Drinking tea and coffee might not protect against diabetes and heart disease: JAHA
Netherlands: Mendelian randomization analyses suggest that genetically determine higher intake of caffeine does not protect against type 2 diabetes (T2D) or coronary artery disease (CAD), according to a recent study. This is in contrast to observational analyses demonstrating the protective role of caffeine against heart disease and diabetes.
The findings of the study are published in the Journal of the American Heart Association.

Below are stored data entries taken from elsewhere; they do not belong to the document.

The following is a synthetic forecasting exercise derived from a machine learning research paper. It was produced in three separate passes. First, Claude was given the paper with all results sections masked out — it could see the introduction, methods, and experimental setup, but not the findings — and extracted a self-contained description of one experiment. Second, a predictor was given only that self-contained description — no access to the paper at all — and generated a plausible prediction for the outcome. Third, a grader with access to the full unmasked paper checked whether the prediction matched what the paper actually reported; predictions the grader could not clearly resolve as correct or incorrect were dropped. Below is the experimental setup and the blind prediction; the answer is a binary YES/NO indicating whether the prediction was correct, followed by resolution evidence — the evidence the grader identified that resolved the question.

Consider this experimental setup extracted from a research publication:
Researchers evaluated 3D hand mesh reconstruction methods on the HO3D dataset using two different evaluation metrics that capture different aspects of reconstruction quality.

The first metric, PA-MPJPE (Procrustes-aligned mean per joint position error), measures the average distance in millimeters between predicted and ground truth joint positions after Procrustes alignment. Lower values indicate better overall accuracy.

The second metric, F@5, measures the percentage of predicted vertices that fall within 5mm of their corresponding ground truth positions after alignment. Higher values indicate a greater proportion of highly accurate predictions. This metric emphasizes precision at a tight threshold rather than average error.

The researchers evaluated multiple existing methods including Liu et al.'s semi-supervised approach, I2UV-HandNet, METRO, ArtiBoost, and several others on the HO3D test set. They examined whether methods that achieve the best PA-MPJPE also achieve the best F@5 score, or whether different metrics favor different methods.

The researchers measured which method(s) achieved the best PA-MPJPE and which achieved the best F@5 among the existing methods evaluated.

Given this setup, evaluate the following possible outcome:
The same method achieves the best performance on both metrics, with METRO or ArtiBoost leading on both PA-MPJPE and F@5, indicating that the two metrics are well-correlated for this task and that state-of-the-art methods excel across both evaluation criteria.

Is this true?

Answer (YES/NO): NO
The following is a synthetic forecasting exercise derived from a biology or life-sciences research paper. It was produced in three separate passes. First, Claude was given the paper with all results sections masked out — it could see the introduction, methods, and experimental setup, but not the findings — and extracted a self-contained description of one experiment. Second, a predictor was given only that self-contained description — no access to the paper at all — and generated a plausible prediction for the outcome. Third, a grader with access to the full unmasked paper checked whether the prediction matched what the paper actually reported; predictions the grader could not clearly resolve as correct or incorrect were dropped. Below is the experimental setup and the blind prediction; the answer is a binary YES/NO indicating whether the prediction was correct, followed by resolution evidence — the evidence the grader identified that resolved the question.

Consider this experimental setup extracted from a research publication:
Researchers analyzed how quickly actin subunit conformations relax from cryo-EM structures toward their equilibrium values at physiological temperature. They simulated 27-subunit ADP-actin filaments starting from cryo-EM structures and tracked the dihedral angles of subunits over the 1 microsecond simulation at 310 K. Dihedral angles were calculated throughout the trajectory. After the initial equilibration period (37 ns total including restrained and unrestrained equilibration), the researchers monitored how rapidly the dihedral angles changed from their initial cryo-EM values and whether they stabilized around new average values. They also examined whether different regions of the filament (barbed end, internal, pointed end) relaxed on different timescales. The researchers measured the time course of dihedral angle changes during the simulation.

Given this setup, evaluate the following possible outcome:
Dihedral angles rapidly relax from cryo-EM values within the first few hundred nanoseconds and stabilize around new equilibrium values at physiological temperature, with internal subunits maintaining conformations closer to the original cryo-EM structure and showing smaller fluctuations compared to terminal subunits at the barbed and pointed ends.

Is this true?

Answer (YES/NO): NO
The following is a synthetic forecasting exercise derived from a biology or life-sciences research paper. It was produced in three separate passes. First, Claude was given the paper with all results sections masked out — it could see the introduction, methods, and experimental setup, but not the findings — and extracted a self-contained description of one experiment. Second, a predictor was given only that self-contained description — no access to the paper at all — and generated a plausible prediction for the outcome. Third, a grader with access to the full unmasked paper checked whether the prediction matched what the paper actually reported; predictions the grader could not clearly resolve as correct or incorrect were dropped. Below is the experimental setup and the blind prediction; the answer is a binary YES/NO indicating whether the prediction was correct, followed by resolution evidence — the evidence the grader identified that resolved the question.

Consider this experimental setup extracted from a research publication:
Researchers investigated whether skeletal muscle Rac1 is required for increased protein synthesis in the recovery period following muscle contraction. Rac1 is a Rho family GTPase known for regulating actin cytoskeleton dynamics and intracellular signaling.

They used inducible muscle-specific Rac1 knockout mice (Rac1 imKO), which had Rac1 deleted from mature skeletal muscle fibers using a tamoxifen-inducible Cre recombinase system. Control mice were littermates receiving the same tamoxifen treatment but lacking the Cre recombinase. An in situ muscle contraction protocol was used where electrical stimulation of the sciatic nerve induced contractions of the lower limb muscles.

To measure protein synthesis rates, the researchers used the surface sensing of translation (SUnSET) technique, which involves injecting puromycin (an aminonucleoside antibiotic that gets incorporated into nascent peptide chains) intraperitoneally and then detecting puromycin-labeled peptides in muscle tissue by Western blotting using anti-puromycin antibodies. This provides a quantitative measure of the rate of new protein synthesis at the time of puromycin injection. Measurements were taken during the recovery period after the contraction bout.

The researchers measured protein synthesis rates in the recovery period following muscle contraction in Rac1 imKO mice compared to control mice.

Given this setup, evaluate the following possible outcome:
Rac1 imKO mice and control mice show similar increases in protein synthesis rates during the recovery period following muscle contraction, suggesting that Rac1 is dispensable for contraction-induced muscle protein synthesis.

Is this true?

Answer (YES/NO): NO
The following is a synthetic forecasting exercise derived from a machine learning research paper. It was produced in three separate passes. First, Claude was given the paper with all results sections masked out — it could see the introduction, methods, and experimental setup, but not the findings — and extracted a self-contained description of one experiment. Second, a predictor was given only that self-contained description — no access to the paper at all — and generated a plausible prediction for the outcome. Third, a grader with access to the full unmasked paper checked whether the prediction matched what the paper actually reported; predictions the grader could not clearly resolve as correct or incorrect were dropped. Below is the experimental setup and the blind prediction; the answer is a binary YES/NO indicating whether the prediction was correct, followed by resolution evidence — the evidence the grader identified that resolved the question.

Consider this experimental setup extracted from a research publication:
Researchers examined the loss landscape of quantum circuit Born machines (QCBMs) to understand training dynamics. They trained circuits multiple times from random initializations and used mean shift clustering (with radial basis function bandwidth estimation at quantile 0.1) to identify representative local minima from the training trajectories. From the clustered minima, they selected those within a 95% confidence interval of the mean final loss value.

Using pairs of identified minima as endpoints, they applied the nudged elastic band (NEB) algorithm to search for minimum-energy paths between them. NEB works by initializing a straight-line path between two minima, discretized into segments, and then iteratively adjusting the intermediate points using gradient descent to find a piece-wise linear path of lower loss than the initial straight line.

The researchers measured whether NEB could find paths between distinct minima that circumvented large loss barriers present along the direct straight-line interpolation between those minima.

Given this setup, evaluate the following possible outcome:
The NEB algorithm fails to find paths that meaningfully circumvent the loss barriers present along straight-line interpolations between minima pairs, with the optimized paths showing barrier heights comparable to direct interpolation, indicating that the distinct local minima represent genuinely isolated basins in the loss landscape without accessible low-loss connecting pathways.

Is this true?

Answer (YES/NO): NO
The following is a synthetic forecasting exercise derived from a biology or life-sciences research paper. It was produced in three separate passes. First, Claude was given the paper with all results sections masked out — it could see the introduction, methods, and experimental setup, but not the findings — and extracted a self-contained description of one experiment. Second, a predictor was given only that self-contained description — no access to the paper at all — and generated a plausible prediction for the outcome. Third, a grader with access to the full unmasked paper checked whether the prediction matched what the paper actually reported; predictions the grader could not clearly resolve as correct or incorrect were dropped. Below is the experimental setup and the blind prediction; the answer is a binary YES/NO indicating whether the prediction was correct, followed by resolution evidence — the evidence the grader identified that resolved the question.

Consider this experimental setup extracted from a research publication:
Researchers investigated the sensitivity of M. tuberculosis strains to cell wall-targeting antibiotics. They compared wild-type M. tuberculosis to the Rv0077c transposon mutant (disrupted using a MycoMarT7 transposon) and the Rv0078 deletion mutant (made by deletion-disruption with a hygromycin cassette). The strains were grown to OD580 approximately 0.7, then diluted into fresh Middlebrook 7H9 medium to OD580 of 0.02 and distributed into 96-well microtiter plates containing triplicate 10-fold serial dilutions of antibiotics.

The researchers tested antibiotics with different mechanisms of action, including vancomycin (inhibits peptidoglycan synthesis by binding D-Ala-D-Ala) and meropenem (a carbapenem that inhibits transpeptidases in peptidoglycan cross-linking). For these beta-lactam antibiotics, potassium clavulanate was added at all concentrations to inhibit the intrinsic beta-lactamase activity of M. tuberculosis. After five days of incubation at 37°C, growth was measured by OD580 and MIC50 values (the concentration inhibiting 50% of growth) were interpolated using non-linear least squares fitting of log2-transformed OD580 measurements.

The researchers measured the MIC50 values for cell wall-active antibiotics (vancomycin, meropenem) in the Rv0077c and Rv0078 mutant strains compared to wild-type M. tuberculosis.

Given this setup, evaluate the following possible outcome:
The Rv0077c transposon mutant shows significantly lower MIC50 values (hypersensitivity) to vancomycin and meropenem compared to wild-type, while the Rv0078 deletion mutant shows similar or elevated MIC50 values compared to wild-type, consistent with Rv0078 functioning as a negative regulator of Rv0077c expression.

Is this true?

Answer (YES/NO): NO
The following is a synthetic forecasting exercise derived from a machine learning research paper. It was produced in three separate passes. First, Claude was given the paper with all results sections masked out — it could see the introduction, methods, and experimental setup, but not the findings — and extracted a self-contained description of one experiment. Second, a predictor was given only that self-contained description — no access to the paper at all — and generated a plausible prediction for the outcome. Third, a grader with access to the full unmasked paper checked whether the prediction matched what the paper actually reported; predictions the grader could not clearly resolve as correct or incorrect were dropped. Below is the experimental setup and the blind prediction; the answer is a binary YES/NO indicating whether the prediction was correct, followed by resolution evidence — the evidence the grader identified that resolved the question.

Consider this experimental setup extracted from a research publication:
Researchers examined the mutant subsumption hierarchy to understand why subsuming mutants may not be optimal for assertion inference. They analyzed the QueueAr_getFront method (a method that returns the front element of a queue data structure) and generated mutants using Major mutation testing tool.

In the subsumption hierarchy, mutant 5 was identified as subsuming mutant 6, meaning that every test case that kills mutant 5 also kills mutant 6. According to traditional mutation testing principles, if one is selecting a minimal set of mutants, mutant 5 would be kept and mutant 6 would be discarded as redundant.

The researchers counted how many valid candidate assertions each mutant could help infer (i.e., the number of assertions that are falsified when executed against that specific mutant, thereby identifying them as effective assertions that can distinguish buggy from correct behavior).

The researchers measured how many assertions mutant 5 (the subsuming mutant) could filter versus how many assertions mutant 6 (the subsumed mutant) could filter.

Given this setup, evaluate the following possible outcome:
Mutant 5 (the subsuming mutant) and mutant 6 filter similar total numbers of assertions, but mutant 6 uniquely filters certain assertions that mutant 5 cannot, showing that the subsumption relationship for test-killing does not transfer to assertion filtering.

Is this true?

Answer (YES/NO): NO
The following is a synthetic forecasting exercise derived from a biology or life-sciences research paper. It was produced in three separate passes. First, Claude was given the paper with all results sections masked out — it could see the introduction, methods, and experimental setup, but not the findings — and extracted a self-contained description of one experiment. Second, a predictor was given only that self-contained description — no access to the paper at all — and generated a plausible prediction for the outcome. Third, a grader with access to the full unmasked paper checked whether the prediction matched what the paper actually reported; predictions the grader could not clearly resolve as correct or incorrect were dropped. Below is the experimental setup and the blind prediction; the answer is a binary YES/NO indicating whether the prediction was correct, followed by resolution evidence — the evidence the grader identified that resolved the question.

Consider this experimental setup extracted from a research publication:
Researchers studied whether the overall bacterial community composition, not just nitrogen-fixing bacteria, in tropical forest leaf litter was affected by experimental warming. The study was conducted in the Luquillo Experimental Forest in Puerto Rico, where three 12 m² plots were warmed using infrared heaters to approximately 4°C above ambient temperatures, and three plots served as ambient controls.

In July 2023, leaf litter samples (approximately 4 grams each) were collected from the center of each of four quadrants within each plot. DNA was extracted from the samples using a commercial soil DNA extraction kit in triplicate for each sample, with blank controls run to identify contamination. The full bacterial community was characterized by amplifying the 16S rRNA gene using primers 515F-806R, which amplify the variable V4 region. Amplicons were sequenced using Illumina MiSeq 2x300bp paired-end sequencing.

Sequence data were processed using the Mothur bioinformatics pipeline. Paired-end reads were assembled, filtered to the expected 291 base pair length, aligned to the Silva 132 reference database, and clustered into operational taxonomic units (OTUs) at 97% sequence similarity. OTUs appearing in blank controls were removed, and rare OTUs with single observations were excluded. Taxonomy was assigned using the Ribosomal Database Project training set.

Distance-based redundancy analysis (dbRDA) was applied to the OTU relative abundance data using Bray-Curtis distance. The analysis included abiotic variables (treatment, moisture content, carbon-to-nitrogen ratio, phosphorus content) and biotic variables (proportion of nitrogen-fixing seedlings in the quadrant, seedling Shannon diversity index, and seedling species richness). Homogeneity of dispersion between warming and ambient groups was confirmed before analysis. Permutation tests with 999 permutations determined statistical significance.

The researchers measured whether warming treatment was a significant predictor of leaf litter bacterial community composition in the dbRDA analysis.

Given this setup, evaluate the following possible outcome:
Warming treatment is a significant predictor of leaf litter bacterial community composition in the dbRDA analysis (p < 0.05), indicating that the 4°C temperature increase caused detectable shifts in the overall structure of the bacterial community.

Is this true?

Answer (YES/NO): YES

Caffeine, readily available in coffee, tea, and other food products, is the most widely consumed psychostimulant. Previous observational studies and meta‐analyses have reported caffeine intake to be associated with lower risk of CAD and T2D. However, whether these associations are casual is not known. Therefore, Pim van der Harst, University Medical Center Utrecht, Utrecht, The Netherlands, and colleagues aimed to identify genetic variants associated with caffeine intake, and to investigate evidence for causal links with CAD or T2DM. Also, they aimed to replicate previous observational findings.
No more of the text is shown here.